Provided records -
——————

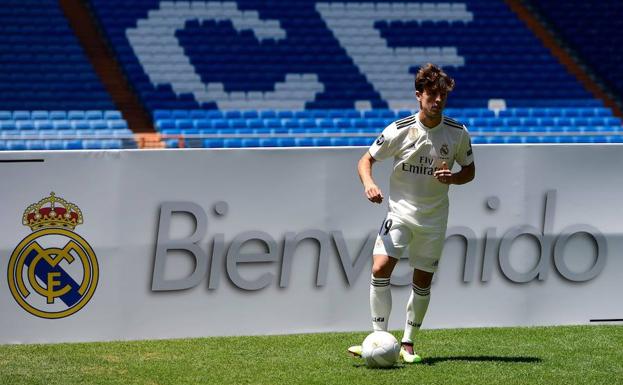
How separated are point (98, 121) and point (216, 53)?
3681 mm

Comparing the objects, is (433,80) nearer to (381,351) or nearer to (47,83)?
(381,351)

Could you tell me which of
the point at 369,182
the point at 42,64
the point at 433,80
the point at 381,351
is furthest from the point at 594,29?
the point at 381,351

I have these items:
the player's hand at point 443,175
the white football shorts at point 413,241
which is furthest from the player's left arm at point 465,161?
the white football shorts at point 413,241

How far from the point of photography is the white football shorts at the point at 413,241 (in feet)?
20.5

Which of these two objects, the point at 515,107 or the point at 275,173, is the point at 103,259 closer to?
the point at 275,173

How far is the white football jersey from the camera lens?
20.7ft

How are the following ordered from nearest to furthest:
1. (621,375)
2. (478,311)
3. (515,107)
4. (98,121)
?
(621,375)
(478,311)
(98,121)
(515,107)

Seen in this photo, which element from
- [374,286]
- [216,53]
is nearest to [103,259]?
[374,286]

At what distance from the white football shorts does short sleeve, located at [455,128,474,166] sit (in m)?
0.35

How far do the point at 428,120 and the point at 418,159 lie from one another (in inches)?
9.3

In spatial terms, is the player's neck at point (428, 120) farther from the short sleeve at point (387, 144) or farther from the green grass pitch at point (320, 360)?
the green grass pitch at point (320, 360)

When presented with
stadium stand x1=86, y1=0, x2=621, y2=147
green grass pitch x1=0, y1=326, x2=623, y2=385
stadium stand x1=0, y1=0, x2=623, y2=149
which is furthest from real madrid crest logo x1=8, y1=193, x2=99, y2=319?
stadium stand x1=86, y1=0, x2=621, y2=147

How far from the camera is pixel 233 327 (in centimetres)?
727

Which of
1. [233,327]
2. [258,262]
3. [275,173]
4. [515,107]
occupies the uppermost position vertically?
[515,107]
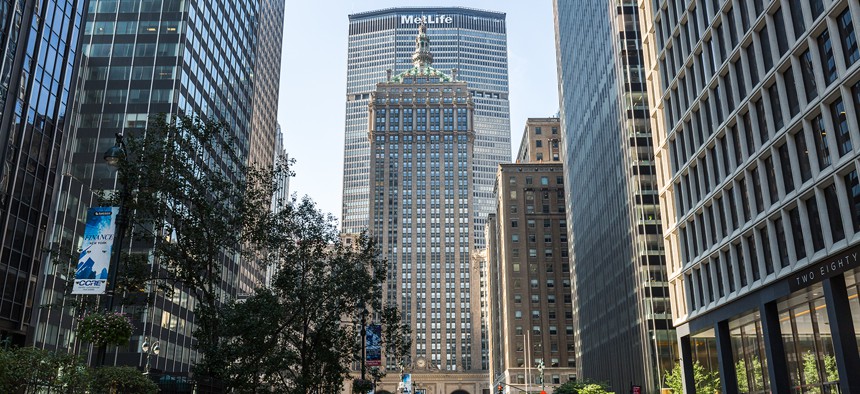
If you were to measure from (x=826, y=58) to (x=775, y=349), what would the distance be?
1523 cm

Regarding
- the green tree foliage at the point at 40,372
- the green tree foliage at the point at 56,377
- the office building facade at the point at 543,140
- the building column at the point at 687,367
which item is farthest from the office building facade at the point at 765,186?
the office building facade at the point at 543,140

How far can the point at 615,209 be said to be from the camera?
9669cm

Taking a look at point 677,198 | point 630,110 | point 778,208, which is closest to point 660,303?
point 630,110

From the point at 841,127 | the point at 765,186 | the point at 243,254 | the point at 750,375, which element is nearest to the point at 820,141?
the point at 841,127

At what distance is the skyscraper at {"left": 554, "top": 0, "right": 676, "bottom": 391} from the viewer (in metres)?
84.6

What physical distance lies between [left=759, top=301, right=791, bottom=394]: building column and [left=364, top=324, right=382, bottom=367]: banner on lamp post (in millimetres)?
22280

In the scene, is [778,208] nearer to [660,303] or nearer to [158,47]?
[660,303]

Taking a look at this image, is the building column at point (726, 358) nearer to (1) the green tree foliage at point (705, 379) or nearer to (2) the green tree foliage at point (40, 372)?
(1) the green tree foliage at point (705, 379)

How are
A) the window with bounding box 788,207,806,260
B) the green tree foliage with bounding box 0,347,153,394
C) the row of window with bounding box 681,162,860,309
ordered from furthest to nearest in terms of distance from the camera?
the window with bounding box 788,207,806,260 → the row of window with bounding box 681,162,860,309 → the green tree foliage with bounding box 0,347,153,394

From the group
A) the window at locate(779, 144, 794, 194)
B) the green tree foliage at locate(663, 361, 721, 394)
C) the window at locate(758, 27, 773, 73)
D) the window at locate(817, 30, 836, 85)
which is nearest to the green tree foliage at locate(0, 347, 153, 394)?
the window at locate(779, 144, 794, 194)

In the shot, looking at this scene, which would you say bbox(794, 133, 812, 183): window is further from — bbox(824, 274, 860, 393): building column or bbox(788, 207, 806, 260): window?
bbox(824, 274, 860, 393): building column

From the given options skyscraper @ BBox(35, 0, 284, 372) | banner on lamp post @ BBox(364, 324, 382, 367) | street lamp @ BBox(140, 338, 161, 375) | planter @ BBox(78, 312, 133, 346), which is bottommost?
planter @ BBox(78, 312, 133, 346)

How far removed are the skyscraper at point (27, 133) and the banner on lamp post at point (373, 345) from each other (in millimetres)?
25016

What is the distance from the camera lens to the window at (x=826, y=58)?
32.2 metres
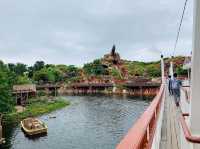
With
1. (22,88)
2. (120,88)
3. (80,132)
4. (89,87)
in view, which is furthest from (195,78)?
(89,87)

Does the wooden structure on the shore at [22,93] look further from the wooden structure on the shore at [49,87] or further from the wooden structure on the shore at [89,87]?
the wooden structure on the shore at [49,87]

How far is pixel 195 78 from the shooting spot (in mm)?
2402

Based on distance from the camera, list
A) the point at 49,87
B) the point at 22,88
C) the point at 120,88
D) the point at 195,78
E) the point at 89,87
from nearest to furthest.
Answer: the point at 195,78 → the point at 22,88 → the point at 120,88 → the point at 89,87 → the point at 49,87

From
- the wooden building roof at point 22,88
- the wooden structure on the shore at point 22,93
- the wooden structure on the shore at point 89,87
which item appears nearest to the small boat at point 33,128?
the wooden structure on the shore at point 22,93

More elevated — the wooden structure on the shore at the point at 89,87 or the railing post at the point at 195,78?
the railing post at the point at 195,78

——————

Directions - Set down all of the data above word for word, omitting the pictures.

Solution for this exercise -
How separated are point (98, 121) and point (216, 53)?
3681 mm

Comparing the objects, is (433,80) nearer to (381,351) or nearer to (47,83)?
(381,351)

Could you tell me which of
the point at 369,182
the point at 42,64
the point at 433,80
the point at 381,351
is furthest from the point at 594,29?
the point at 381,351

I have these items:
the player's hand at point 443,175
the white football shorts at point 413,241
which is furthest from the player's left arm at point 465,161?
the white football shorts at point 413,241

How far from the point of photography is the white football shorts at the point at 413,241 (in feet)?
20.5

Which of these two objects, the point at 515,107 or the point at 275,173, is the point at 103,259 closer to?
the point at 275,173

How far is the white football jersey from the camera lens?
20.7ft

How are the following ordered from nearest to furthest:
1. (621,375)
2. (478,311)
3. (515,107)
4. (98,121)
?
(621,375)
(478,311)
(98,121)
(515,107)

Seen in this photo, which element from
- [374,286]
- [216,53]
is nearest to [103,259]?
[374,286]

At what distance from the white football shorts does short sleeve, located at [455,128,474,166] sit (in m)?
0.35

How far do the point at 428,120 and the point at 418,159 lie from one another (in inches)?
9.3

In spatial terms, is the player's neck at point (428, 120) farther from the short sleeve at point (387, 144) or farther from the green grass pitch at point (320, 360)?
the green grass pitch at point (320, 360)

When presented with
stadium stand x1=86, y1=0, x2=621, y2=147
green grass pitch x1=0, y1=326, x2=623, y2=385
stadium stand x1=0, y1=0, x2=623, y2=149
which is furthest from real madrid crest logo x1=8, y1=193, x2=99, y2=319?
stadium stand x1=86, y1=0, x2=621, y2=147

How far from the camera is pixel 233 327 (in centimetres)?
727

Which of
1. [233,327]
2. [258,262]
3. [275,173]
4. [515,107]
occupies the uppermost position vertically?
[515,107]
If you were to measure from (x=826, y=58) to (x=775, y=349), what would the distance be?
1523 cm

Regarding
- the green tree foliage at the point at 40,372
- the green tree foliage at the point at 56,377
- the office building facade at the point at 543,140
- the building column at the point at 687,367
which item is farthest from the office building facade at the point at 765,186?
the office building facade at the point at 543,140

How far can the point at 615,209 be said to be from the camera?
9669cm

Taking a look at point 677,198 | point 630,110 | point 778,208, which is closest to point 660,303?
point 630,110

From the point at 841,127 | the point at 765,186 | the point at 243,254 | the point at 750,375, which element is nearest to the point at 820,141?
the point at 841,127

At what distance is the skyscraper at {"left": 554, "top": 0, "right": 676, "bottom": 391} from the viewer (in metres)?
84.6

What physical distance lies between [left=759, top=301, right=791, bottom=394]: building column and [left=364, top=324, right=382, bottom=367]: banner on lamp post (in millimetres)?
22280

In the scene, is [778,208] nearer to [660,303] or nearer to [158,47]?
[660,303]

Taking a look at this image, is the building column at point (726, 358) nearer to (1) the green tree foliage at point (705, 379) or nearer to (2) the green tree foliage at point (40, 372)?
(1) the green tree foliage at point (705, 379)

How are
A) the window with bounding box 788,207,806,260
B) the green tree foliage with bounding box 0,347,153,394
C) the row of window with bounding box 681,162,860,309
ordered from furthest to nearest in terms of distance from the camera?
the window with bounding box 788,207,806,260 → the row of window with bounding box 681,162,860,309 → the green tree foliage with bounding box 0,347,153,394

From the group
A) the window at locate(779, 144, 794, 194)
B) the green tree foliage at locate(663, 361, 721, 394)
C) the window at locate(758, 27, 773, 73)
D) the window at locate(817, 30, 836, 85)
which is nearest to the green tree foliage at locate(0, 347, 153, 394)?
the window at locate(779, 144, 794, 194)

In the shot, looking at this scene, which would you say bbox(794, 133, 812, 183): window is further from — bbox(824, 274, 860, 393): building column or bbox(788, 207, 806, 260): window?
bbox(824, 274, 860, 393): building column

From the given options skyscraper @ BBox(35, 0, 284, 372) | banner on lamp post @ BBox(364, 324, 382, 367) | street lamp @ BBox(140, 338, 161, 375) | planter @ BBox(78, 312, 133, 346), which is bottommost?
planter @ BBox(78, 312, 133, 346)

How far removed are the skyscraper at point (27, 133) and the banner on lamp post at point (373, 345) from each other (in millimetres)?
25016

What is the distance from the camera lens to the window at (x=826, y=58)?
32.2 metres
With
1. (22,88)
2. (120,88)
3. (80,132)
4. (89,87)
in view, which is furthest from (195,78)?
(89,87)

Does the wooden structure on the shore at [22,93] look further from the wooden structure on the shore at [49,87] or further from the wooden structure on the shore at [89,87]?
the wooden structure on the shore at [49,87]

How far is pixel 195 78 from the shooting spot (in mm)?
2402

Based on distance from the camera, list
A) the point at 49,87
B) the point at 22,88
C) the point at 120,88
D) the point at 195,78
E) the point at 89,87
from nearest to furthest.
Answer: the point at 195,78 → the point at 22,88 → the point at 120,88 → the point at 89,87 → the point at 49,87

From
- the wooden building roof at point 22,88
- the wooden structure on the shore at point 22,93
- the wooden structure on the shore at point 89,87
which item appears nearest to the small boat at point 33,128?
the wooden structure on the shore at point 22,93

More elevated — the wooden structure on the shore at the point at 89,87 or the railing post at the point at 195,78?
the railing post at the point at 195,78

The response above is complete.